But those institutions and others (think Social Security, Medicare, retirement at age 65) need reimagining. The healthy 100-year life requires strategic thinking and careful investments for every stage along the way, starting in early childhood. “We don’t want to wait until we are already living to 100 regularly,” says Carstensen. “We need to begin to prepare children to be centenarians.”
A Look at the Numbers
To understand what a longer-lived society will feel like, consider these statistics culled from the U.S. Census.
- Today, there are 97,000 centenarians in the United States—a number that could reach 600,000 by 2060.
- By 2030, there will be more Americans over 65 than under 15.
- It will soon become commonplace for children to have four living grandparents. At the turn of the 20th century, only six percent of children did.
- By 2024, the Bureau of Labor Statistics projects that of the 164 million people in the American workforce, 13 million will be age 65 or older.
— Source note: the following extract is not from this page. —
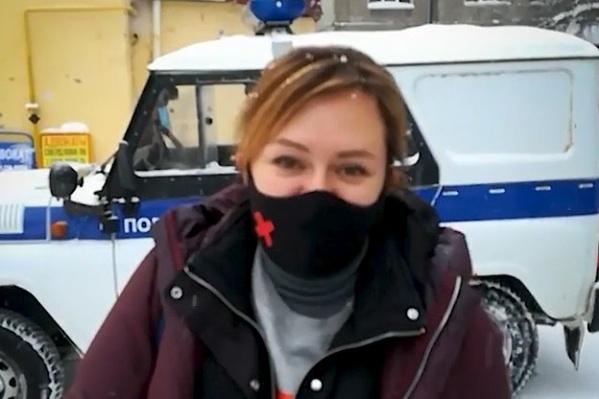 Девушка планирует и дальше бороться «за прекрасную Россию будущего»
- For the average couple of age 65 today, at least one can expect to live to age 93.
Numbers like these often prompt doomsday scenarios. Old age is inevitably unhealthy and isolated. Old people drain the economic system. Over-50 workers can’t learn new things.
But these are myths that need busting, according to the experts. Older adults are among society’s happiest; older workers make important contributions to their workplaces and the economy; with the right planning, later years can be vibrant.
“Older people have been such an untapped resource in our society,” says Martha Deevy, associate director and senior research scholar at the Stanford Center. “What I get excited about is changing the conversation. Rather than: ‘Oh great, my knees are going to hurt that much longer,’ we can start with optimism and potential: ‘I am going to have time to try so many different things!’”
The key is distributing the extra years across all stages of life—not tacking 30 not-so-healthy years on the end. A more flexible approach to life’s ages and stages is critical.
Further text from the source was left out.